Records from a spatial question set
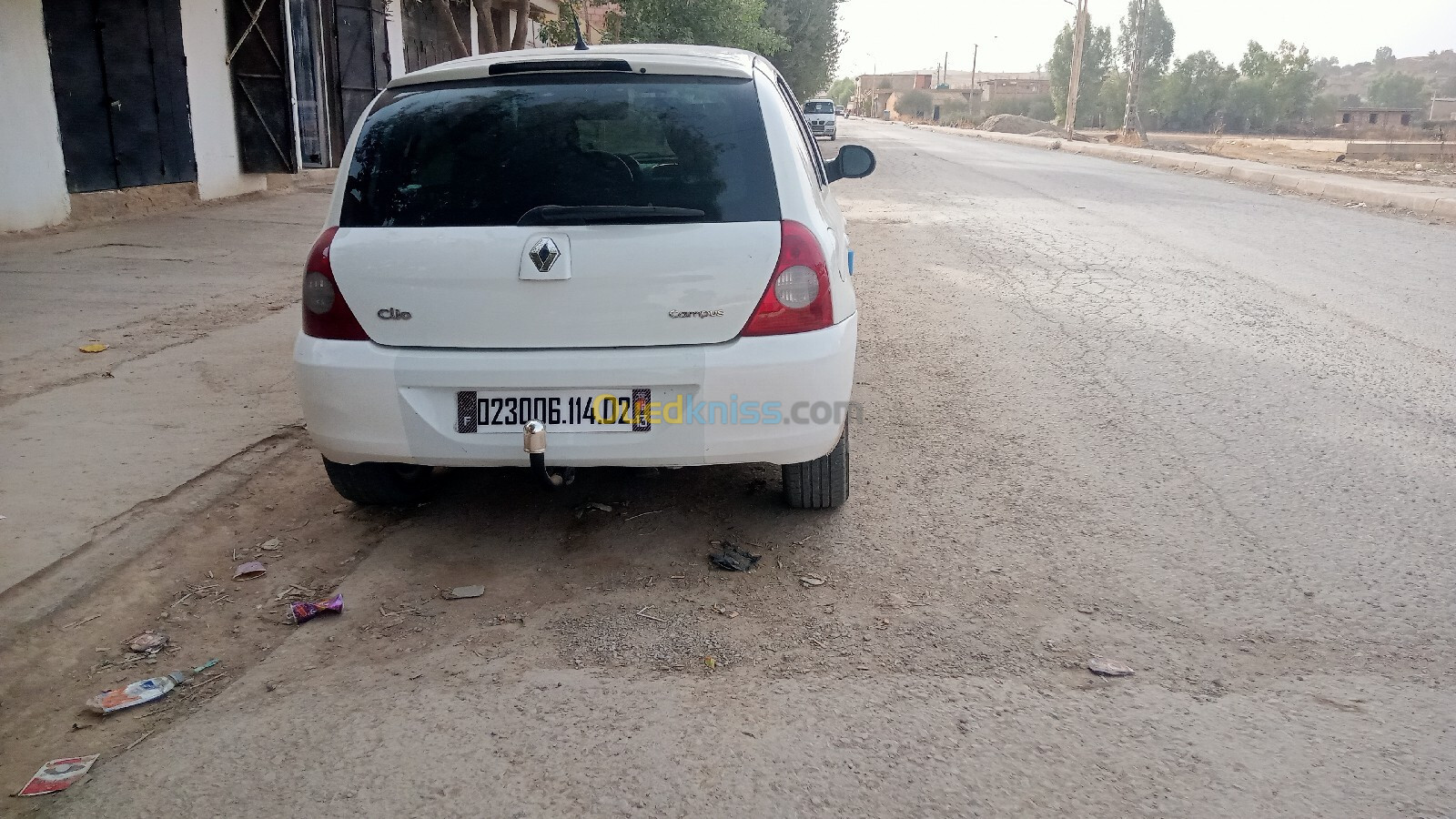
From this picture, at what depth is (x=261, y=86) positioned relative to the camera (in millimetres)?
14469

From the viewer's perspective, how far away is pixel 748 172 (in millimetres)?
3354

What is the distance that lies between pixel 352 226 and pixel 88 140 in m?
9.97

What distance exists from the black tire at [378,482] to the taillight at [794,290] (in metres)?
1.46

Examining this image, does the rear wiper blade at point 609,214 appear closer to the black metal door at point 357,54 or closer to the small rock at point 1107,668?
the small rock at point 1107,668

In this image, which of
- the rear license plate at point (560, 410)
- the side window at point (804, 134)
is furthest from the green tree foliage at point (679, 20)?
the rear license plate at point (560, 410)

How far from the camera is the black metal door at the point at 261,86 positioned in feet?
46.5

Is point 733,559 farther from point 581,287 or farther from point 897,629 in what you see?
point 581,287

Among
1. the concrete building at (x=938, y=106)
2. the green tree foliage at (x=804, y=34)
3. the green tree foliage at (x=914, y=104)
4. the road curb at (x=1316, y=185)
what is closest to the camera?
the road curb at (x=1316, y=185)

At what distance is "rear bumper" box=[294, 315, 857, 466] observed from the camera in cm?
322

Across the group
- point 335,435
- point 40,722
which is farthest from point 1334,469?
point 40,722

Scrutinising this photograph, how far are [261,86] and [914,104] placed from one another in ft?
356

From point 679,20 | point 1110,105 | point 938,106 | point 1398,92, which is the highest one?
point 1398,92

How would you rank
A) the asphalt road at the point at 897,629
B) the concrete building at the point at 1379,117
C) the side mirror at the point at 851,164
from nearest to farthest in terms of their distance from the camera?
the asphalt road at the point at 897,629, the side mirror at the point at 851,164, the concrete building at the point at 1379,117

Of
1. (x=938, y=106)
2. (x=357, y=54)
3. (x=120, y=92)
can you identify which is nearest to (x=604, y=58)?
(x=120, y=92)
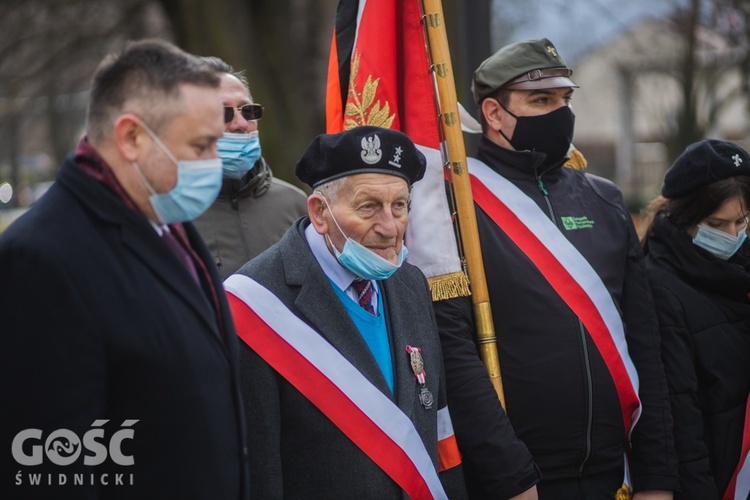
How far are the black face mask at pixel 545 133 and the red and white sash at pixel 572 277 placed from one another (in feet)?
0.69

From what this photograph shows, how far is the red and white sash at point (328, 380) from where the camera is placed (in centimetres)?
297

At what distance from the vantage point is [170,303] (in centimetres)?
239

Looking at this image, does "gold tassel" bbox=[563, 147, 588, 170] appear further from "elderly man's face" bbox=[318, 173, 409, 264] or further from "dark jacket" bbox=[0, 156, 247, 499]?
"dark jacket" bbox=[0, 156, 247, 499]

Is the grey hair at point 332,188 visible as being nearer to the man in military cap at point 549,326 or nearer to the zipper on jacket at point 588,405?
the man in military cap at point 549,326

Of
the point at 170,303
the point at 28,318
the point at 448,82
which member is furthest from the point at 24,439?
the point at 448,82

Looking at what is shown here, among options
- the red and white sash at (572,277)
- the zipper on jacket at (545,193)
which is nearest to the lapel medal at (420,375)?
the red and white sash at (572,277)

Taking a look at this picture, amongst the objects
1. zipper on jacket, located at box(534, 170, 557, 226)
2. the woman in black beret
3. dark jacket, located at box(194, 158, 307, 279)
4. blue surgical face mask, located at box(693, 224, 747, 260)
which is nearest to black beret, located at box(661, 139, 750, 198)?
the woman in black beret

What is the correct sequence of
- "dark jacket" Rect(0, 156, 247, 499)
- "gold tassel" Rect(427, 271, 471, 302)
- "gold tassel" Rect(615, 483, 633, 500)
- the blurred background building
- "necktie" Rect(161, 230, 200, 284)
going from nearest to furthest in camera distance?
1. "dark jacket" Rect(0, 156, 247, 499)
2. "necktie" Rect(161, 230, 200, 284)
3. "gold tassel" Rect(427, 271, 471, 302)
4. "gold tassel" Rect(615, 483, 633, 500)
5. the blurred background building

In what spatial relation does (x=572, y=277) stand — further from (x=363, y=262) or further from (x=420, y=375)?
(x=363, y=262)

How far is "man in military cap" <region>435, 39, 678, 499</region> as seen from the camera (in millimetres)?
3463

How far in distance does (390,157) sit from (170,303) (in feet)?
3.41

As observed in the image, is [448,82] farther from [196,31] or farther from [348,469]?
[196,31]

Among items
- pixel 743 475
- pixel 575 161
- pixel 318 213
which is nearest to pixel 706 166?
pixel 575 161

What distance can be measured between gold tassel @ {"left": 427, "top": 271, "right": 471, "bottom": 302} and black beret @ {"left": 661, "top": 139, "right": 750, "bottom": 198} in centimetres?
120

** Required task **
Leave out the pictures and repeat everything else in the records exactly.

** Exercise solution **
From this picture, at what depth is (x=261, y=86) positioned relative to the camera (in millimetres)?
14469

From the viewer's perspective, how far away is pixel 748 172 (in millimetres)?
3354

What is the distance that lies between pixel 352 226 and pixel 88 140 in m?
9.97

What distance exists from the black tire at [378,482] to the taillight at [794,290] (in metres)?
1.46

Examining this image, does the rear wiper blade at point 609,214 appear closer to the black metal door at point 357,54 or closer to the small rock at point 1107,668?
the small rock at point 1107,668

In this image, which of
- the rear license plate at point (560, 410)
- the side window at point (804, 134)
is furthest from the green tree foliage at point (679, 20)?
the rear license plate at point (560, 410)

How far from the camera is the black metal door at the point at 261,86 positioned in feet?
46.5

Is point 733,559 farther from point 581,287 or farther from point 897,629 in what you see?
point 581,287

Among
1. the concrete building at (x=938, y=106)
2. the green tree foliage at (x=804, y=34)
3. the green tree foliage at (x=914, y=104)
4. the road curb at (x=1316, y=185)
what is closest to the camera?
the road curb at (x=1316, y=185)

At what distance is "rear bumper" box=[294, 315, 857, 466] observed from the camera in cm?
322

Across the group
- point 335,435
- point 40,722
which is farthest from point 1334,469?
point 40,722

Scrutinising this photograph, how far are [261,86] and [914,104] placed from one another in ft?
356

From point 679,20 | point 1110,105 | point 938,106 | point 1398,92, which is the highest one?
point 1398,92

How would you rank
A) the asphalt road at the point at 897,629
B) the concrete building at the point at 1379,117
C) the side mirror at the point at 851,164
from nearest to farthest in terms of their distance from the camera?
the asphalt road at the point at 897,629, the side mirror at the point at 851,164, the concrete building at the point at 1379,117

Of
1. (x=938, y=106)
2. (x=357, y=54)
3. (x=120, y=92)
can you identify which is nearest to (x=604, y=58)?
(x=120, y=92)
How far are the black face mask at pixel 545 133 and the red and white sash at pixel 572 277 placed from one another (in feet)?
0.69

From what this photograph shows, how far is the red and white sash at point (328, 380) from where the camera is placed (in centimetres)?
297

At what distance from the vantage point is [170,303] (in centimetres)?
239

Looking at this image, does "gold tassel" bbox=[563, 147, 588, 170] appear further from "elderly man's face" bbox=[318, 173, 409, 264] or further from "dark jacket" bbox=[0, 156, 247, 499]?
"dark jacket" bbox=[0, 156, 247, 499]

Is the grey hair at point 332,188 visible as being nearer to the man in military cap at point 549,326 or nearer to the zipper on jacket at point 588,405?
the man in military cap at point 549,326

Of
the point at 170,303
the point at 28,318
the point at 448,82
which member is furthest from the point at 24,439?
the point at 448,82

Looking at what is shown here, among options
- the red and white sash at (572,277)
- the zipper on jacket at (545,193)
which is nearest to the lapel medal at (420,375)?
the red and white sash at (572,277)

Taking a look at this picture, amongst the objects
1. zipper on jacket, located at box(534, 170, 557, 226)
2. the woman in black beret
3. dark jacket, located at box(194, 158, 307, 279)
4. blue surgical face mask, located at box(693, 224, 747, 260)
which is nearest to black beret, located at box(661, 139, 750, 198)?
the woman in black beret

What is the correct sequence of
- "dark jacket" Rect(0, 156, 247, 499)
- "gold tassel" Rect(427, 271, 471, 302)
- "gold tassel" Rect(615, 483, 633, 500)
- the blurred background building
- "necktie" Rect(161, 230, 200, 284)
going from nearest to furthest in camera distance?
1. "dark jacket" Rect(0, 156, 247, 499)
2. "necktie" Rect(161, 230, 200, 284)
3. "gold tassel" Rect(427, 271, 471, 302)
4. "gold tassel" Rect(615, 483, 633, 500)
5. the blurred background building

In what spatial relation does (x=572, y=277) stand — further from (x=363, y=262) or further from (x=420, y=375)?
(x=363, y=262)

How far is "man in military cap" <region>435, 39, 678, 499</region> as seen from the camera (in millimetres)?
3463

How far in distance does (390,157) sit from (170,303) (in feet)?
3.41

As observed in the image, is [448,82] farther from [196,31] or farther from [348,469]?
[196,31]

Among items
- pixel 743 475
- pixel 575 161
- pixel 318 213
which is nearest to pixel 706 166?
pixel 575 161

What distance can be measured between gold tassel @ {"left": 427, "top": 271, "right": 471, "bottom": 302} and black beret @ {"left": 661, "top": 139, "right": 750, "bottom": 198} in centimetres?
120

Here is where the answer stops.